■ Exercise details ■
Copy out the items below, changing every "blue necktie" to "navy necktie" and leaving everything else as it is.

■ Provided records ■
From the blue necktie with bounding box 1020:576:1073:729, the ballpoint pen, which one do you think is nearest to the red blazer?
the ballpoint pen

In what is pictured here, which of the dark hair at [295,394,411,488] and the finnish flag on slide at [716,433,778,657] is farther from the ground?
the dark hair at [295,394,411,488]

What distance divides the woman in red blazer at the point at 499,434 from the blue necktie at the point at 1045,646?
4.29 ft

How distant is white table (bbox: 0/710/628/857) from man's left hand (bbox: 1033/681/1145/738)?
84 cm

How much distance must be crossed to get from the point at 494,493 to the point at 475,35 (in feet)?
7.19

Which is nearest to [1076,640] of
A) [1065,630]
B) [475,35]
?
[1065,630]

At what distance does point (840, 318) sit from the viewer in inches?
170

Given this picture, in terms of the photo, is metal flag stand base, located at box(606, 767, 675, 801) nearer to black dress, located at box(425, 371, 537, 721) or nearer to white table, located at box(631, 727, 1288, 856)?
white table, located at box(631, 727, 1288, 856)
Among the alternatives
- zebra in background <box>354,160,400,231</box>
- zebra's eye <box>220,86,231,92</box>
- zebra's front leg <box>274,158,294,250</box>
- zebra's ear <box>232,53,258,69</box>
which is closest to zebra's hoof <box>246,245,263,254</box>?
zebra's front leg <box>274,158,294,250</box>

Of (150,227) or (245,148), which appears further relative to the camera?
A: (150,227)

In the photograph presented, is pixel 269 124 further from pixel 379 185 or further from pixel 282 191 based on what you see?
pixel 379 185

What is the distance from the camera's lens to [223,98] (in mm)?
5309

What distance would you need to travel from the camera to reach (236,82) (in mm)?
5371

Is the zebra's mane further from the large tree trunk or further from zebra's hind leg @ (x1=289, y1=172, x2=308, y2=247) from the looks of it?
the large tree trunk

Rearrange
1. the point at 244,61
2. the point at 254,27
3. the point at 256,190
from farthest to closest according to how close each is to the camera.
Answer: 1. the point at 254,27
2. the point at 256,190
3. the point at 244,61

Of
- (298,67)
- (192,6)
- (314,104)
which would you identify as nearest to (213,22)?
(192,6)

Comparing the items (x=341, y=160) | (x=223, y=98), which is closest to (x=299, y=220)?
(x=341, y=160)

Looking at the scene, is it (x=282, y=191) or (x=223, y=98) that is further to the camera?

■ Answer in full ■
From the navy necktie with bounding box 1020:576:1073:729, the ballpoint pen, which one do you think is nearest to the red blazer?
the ballpoint pen

In what is pictured here, which of the dark hair at [295,394,411,488] and the finnish flag on slide at [716,433,778,657] is farther from the ground?
the dark hair at [295,394,411,488]

What distance divides the woman in red blazer at the point at 499,434 from the navy necktie at the point at 1045,646?
4.29 ft

How distant is white table (bbox: 0/710/628/857) from man's left hand (bbox: 1033/681/1145/738)?
84 cm

How much distance must be crossed to get from the point at 494,493 to the point at 475,35 (in feet)?
7.19

Which is nearest to [1076,640] of
A) [1065,630]
B) [475,35]
?
[1065,630]

At what distance does point (840, 318) sit from the viewer in inches?
170

Given this picture, in terms of the photo, is metal flag stand base, located at box(606, 767, 675, 801) nearer to black dress, located at box(425, 371, 537, 721) or nearer to white table, located at box(631, 727, 1288, 856)?
white table, located at box(631, 727, 1288, 856)
Among the alternatives
- zebra in background <box>354,160,400,231</box>
- zebra's eye <box>220,86,231,92</box>
- zebra's front leg <box>274,158,294,250</box>
- zebra's ear <box>232,53,258,69</box>
which is closest to zebra's hoof <box>246,245,263,254</box>?
zebra's front leg <box>274,158,294,250</box>

Of (150,227) or (245,148), which appears further relative to the camera?
A: (150,227)

In the photograph presented, is pixel 269 124 further from pixel 379 185 or further from pixel 282 191 based on what you see?
pixel 379 185

What is the distance from the camera's lens to [223,98] (in mm)?
5309

What distance would you need to travel from the camera to reach (236,82) (in mm)?
5371

Is the zebra's mane further from the large tree trunk or further from zebra's hind leg @ (x1=289, y1=172, x2=308, y2=247) from the looks of it?
the large tree trunk

Rearrange
1. the point at 244,61
2. the point at 254,27
3. the point at 256,190
from farthest to closest according to how close each is to the camera.
Answer: 1. the point at 254,27
2. the point at 256,190
3. the point at 244,61

Of
- (298,67)
- (192,6)
- (314,104)
which would you identify as nearest to (213,22)?
(192,6)

Comparing the items (x=341, y=160) | (x=223, y=98), which is closest to (x=299, y=220)?
(x=341, y=160)

Looking at the scene, is it (x=282, y=191) or (x=223, y=98) that is further to the camera?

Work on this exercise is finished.